• **PROMPT 1**
Answer these questions from the recipe excerpt:
(a) What is the Thai name of the fried egg salad?
(b) How many large eggs does the recipe call for?
(c) How many people does the dish serve as part of a meal?

Pok Pok proprietor dishes on Thai secrets in new cookbook
Austin Bush

For a taste of the “Pok Pok” cookbook, restaurant owner and chef Andy Ricker has shared the recipe for one of his most popular dishes — Yam Khai Dao, or fried egg salad.

“It’s one of the easiest recipes in the book, but also one of the most delicious,” Ricker said.

Yam Khai Dao

Fried egg salad

Serves 2 to 6 as part of a meal; recipe is easily doubled

EGGS

2 large eggs, at room temperature

1/4 to 1/3 cup vegetable oil

DRESSING

1 1/2 tablespoons lime juice (preferably from Key limes or spiked with a small squeeze of Meyer lemon juice)

11/2 tablespoons Naam Cheuam Naam Taan Piip (Palm sugar simple syrup)

1 tablespoon Thai fish sauce

3 grams peeled garlic, halved lengthwise and very thinly sliced (about 11/2 teaspoons)

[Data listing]

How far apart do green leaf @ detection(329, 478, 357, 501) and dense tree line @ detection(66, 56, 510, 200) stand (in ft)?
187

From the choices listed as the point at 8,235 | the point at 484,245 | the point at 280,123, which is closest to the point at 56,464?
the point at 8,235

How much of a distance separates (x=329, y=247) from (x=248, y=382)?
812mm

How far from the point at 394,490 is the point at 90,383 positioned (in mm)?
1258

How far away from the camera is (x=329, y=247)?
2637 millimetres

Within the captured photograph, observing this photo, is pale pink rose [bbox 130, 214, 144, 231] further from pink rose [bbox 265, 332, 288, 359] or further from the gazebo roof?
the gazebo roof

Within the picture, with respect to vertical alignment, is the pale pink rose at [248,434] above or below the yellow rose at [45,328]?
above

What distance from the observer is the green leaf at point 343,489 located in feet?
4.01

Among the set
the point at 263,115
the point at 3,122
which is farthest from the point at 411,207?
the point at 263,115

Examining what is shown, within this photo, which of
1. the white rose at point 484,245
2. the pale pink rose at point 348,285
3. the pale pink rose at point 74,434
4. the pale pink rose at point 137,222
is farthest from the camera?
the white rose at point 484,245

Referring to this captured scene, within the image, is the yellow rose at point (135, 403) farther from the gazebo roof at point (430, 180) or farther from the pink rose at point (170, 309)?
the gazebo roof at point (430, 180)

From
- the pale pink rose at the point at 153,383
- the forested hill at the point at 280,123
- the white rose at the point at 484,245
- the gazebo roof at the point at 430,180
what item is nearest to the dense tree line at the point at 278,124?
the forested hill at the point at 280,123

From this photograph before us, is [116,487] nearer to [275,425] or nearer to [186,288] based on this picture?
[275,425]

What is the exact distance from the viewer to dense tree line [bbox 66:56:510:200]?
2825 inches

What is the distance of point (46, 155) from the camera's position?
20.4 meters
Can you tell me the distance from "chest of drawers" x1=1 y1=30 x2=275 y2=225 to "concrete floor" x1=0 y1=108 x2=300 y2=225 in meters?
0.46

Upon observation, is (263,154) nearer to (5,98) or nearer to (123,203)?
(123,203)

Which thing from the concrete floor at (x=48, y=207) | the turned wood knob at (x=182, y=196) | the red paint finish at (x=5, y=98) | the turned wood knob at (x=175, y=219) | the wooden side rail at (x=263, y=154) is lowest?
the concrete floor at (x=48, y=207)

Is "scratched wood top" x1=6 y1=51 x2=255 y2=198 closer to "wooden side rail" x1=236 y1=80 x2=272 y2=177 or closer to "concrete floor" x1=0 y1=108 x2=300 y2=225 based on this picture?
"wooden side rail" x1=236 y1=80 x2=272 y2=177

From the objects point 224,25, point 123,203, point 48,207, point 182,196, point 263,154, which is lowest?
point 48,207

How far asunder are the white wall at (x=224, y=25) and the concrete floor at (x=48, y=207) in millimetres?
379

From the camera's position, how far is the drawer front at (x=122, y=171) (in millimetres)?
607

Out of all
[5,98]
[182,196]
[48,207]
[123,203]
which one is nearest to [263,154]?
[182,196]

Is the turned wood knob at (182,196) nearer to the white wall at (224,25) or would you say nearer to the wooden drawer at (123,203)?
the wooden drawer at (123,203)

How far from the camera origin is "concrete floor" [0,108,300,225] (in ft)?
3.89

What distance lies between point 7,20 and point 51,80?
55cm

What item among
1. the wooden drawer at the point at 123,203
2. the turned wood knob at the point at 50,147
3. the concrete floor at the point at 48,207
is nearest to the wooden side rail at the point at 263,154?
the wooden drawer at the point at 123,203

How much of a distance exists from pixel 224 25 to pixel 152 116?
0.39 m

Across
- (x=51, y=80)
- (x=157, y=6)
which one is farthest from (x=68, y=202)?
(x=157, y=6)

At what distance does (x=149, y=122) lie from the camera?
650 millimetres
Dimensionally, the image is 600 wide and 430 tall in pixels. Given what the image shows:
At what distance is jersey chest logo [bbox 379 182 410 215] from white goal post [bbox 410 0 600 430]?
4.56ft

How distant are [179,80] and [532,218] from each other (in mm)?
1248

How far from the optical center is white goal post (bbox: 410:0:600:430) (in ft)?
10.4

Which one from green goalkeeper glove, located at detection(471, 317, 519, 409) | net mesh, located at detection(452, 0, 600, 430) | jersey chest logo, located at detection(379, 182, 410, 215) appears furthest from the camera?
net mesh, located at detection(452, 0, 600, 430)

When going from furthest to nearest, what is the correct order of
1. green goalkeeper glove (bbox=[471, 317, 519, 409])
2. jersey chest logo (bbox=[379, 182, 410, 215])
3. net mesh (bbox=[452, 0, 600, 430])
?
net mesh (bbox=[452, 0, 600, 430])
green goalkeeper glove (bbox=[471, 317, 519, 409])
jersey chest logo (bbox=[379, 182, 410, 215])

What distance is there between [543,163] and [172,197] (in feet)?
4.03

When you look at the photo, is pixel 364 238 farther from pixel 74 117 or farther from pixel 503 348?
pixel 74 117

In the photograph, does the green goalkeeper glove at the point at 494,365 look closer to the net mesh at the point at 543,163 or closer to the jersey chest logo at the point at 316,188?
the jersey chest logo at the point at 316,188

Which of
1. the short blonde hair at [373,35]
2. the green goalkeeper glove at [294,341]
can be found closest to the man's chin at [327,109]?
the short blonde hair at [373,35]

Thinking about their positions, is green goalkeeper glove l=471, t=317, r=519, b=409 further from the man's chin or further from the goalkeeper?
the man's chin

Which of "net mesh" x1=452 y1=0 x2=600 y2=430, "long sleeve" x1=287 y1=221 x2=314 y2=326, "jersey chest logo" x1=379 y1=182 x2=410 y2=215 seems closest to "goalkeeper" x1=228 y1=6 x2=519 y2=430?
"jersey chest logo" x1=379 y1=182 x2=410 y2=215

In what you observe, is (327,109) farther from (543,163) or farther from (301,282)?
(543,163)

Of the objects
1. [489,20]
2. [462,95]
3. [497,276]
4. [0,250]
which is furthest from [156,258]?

• **PROMPT 2**
Rewrite the entries from the line with "In what you" through the end of the entries, changing "farther" to "further" and leaving everything else as it is.

• **RESPONSE 1**
(a) Yam Khai Dao
(b) 2
(c) 2 to 6

• **RESPONSE 2**
In what you observe, is (327,109) further from (543,163) or further from (301,282)?
(543,163)

Of the objects
1. [489,20]
2. [462,95]
3. [497,276]
4. [0,250]
which is furthest from [156,258]?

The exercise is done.